Where did the Glenlivet 12 go? - David Werdiger

Where did the Glenlivet 12 go?

By 12 February, 2016Personal Blog

Have you single malt whisky lovers been wondering what has happened to the market recently? You may have noticed the emergence of new products from Glenlivet and other well-known distilleries. While in the past, whiskies bore a large number on the front, these new products are all ‘no age statement’ (NAS), with pontzy-sounding names like ‘Founders Reserve’ and using other flowery terms to indicate their pedigree rather than the number of years they have matured.

What is really going on here?

It all comes down to the business of making whisky, and in particular to a very important aspect of any business – capacity planning. Here are a few examples to explain.

My businesses are all technology-based. They deliver services to our customers using a stack of servers in a data centre using software developed by a stack of programmers in my office. If my customers need more capacity, we just buy or lease more server capacity, and/or more staff. That means we are in a position to ramp up our capacity in days or weeks. This is certainly one of the attractions of the technology business.

When it comes to manufacturing businesses – companies that make actual, physical, things – it gets more complicated. Whether you are making cars, computers, furniture, or toothpaste, it’s all the same. They have to source any raw ingredients, make sure they have enough equipment and staff to turn them into their finished product, and then distribute that product to retailers and eventually to paying customers. The products may take months to develop as well. So the capacity planning cycle can be a matter or months or perhaps years.

Why is this important? Because companies that make ‘things’ always have to estimate how much ‘things’ to make. They need to form a view that, for example, the next model of iPhone will sell, say, X million units over the first Y months after launch, and therefore they need to make enough to meet the customer demand. Make too many and they might sit on the shelf. Make too few and customers will not be able to buy them and may go elsewhere. Dell Computers took an entirely different approach, and only built a computer when they had an order. They still needed to have enough parts and capacity, but they didn’t end up with computers sitting in boxes in stores and warehouses as they became more and more obsolete. The downside is that you couldn’t go into a store and buy one. Bottom line is that capacity planning is a challenge for all business, in different ways.
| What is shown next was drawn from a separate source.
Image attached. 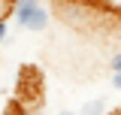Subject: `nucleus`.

Now, think about whisky. The Glenlivet 12 you enjoyed yesterday has been sitting in a barrel for – you guessed it – 12 years, and therefore the manufacturing process started in or around 2004. Some time before this, key people at the distillery would have made some decisions about how much to make. With some artistic licence and way too much stereotyping, I can imagine the scene around the board room table:

Angus MacDougal (CFO): What are your projections for global demand in 2016?
Campbell Ferguson (Analyst): I’d say we should make 50,000 barrels of ’12’.
Duncan Boyd (Production Manager): Acchh, you must be mad. That means nearly 10% annual growth!
Ferguson: I stand by my predictions – single malt will be huge in the next decade, and new export markets are opening up all the time.
MacDougal: Let’s not be overly optimistic; flooding the market isn’t good for our brand either.
Boyd: (just grins)

Well, guess what? Ferguson was right. Single malt sales are going through the roof, and supplies of Glenlivet 12 just cannot keep up. Worse of all, it takes another 12 years to make more of the stuff. They can’t just call the factory in China to conjure up some more!

So what to do? Well, they would likely have been monitoring demand and knew this day was coming, but not early enough to completely fix the problem. Hence the development of NAS whiskies like Founders Reserve, which is being positioned as the new staple with a price point to replace ’12’. Sadly, it falls very short of the mark. Master Distiller’s Edition is slightly dearer, and is an excellent drop and remarkably smooth, but very limited in supply.

Macallan have been doing the NAS thing for a while now, with their new staple Select Oak, using names and colours rather than years to distinguish their products.

This looks to be the new reality for single malt drinkers. Snobs who won’t indulges in anything ‘under age’ will either need to fork out more money for their old favourites, or learn to look beyond the big number on the front of the bottle as a measure of quality.

The whisky world itself is adapting in other ways to the capacity planning challenge that has for hundreds of years been an essential part of their industry. New techniques are being developed – multiple casks, additional distillations – that are able to produce smoother and better whiskies in a fraction of the time. Forget the stereotypes of the rolling hills of Scotland and distilleries with traditions going back generations. Excellent whisky is being produced in other parts of the world, like Japan, India, and Tasmania. Perhaps the last place in the world that you might expect could produce world class whisky – suburban Essendon in Melbourne, Australia – has created a white whisky that is aged for just 3 years. The appropriately named New World Projects Project X is like nothing you’ve seen or tasted before and well worth trying.

One thing is for sure – these are not the whiskies your grandfather drank!